OBJECTIF VISÉ: Repérez et recopiez chaque ligne des entrées où figure le mot « metres ». Les majuscules et minuscules comptent.

DONNÉES FOURNIES:
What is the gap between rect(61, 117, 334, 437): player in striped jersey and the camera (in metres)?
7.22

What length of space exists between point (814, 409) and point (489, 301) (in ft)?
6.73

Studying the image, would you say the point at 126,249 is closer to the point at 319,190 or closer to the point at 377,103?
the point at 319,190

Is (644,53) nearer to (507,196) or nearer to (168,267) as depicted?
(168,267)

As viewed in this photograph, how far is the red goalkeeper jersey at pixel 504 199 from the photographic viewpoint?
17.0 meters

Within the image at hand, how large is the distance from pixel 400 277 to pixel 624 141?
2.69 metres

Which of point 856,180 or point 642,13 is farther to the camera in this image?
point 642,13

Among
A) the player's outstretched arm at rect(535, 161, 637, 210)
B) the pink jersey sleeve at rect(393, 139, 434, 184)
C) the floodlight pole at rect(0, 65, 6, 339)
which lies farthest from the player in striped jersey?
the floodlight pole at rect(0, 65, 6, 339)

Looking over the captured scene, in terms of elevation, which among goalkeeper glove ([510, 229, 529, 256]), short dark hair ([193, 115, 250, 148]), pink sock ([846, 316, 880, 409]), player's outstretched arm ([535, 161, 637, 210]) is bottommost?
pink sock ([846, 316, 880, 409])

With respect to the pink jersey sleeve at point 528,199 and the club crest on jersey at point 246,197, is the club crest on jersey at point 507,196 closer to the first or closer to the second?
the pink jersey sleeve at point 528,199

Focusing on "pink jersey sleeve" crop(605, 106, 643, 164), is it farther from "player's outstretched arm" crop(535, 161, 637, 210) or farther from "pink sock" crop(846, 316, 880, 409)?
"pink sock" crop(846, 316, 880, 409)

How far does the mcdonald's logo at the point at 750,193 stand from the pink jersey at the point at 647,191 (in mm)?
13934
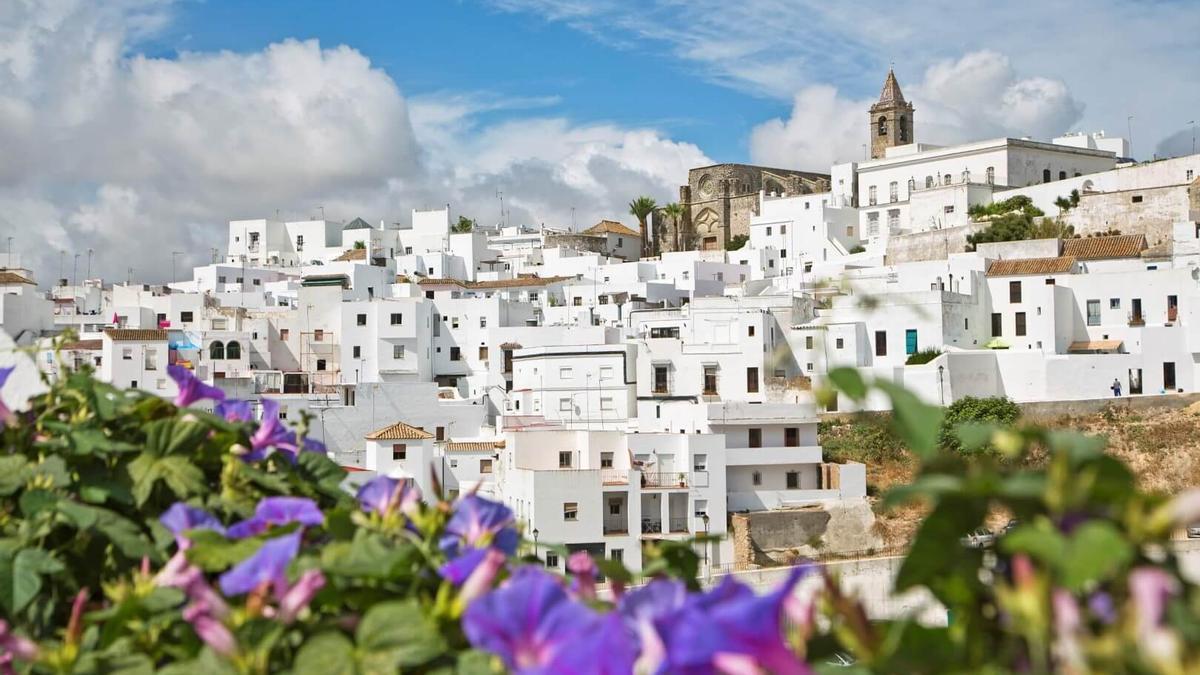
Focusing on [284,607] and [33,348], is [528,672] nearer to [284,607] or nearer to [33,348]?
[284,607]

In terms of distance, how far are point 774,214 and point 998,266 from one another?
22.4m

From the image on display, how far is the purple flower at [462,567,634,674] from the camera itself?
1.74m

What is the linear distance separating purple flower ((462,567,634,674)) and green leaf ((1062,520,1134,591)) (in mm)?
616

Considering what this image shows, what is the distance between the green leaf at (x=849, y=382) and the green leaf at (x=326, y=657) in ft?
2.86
* * *
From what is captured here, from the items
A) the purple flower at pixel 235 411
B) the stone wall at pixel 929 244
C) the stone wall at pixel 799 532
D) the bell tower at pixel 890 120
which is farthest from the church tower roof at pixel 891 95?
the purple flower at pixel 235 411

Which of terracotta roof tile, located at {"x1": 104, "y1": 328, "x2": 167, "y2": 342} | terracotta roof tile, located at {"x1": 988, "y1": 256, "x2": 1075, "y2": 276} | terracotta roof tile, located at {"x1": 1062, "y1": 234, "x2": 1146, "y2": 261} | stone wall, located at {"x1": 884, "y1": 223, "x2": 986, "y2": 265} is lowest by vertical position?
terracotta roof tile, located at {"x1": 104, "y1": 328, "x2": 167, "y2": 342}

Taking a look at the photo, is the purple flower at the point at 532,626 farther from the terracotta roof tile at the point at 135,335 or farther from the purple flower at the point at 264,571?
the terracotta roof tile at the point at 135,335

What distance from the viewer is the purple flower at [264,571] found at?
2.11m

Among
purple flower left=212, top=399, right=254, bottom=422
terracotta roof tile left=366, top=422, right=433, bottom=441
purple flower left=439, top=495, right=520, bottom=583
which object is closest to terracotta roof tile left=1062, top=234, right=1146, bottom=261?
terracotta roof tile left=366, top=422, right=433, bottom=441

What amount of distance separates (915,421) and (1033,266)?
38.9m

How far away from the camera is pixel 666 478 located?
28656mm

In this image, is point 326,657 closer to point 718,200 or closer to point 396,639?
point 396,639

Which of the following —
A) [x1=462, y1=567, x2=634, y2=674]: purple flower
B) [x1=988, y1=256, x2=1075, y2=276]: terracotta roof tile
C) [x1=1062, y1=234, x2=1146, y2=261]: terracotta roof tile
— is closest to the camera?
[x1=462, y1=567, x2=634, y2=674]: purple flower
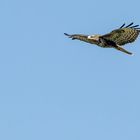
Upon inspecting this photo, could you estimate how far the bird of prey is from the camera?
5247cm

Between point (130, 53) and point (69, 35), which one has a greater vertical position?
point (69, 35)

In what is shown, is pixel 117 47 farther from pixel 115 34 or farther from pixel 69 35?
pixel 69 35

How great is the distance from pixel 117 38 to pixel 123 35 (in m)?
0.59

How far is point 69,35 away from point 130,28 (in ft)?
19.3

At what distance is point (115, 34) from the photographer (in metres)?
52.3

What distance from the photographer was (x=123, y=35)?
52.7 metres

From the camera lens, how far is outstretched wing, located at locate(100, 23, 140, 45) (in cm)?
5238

TÂCHE ACCOMPLIE:
What is the gap between rect(61, 117, 334, 437): player in striped jersey and the camera (in metres)?
2.69 metres
At what distance is point (115, 34) from the photographer (in metres)?
52.7 metres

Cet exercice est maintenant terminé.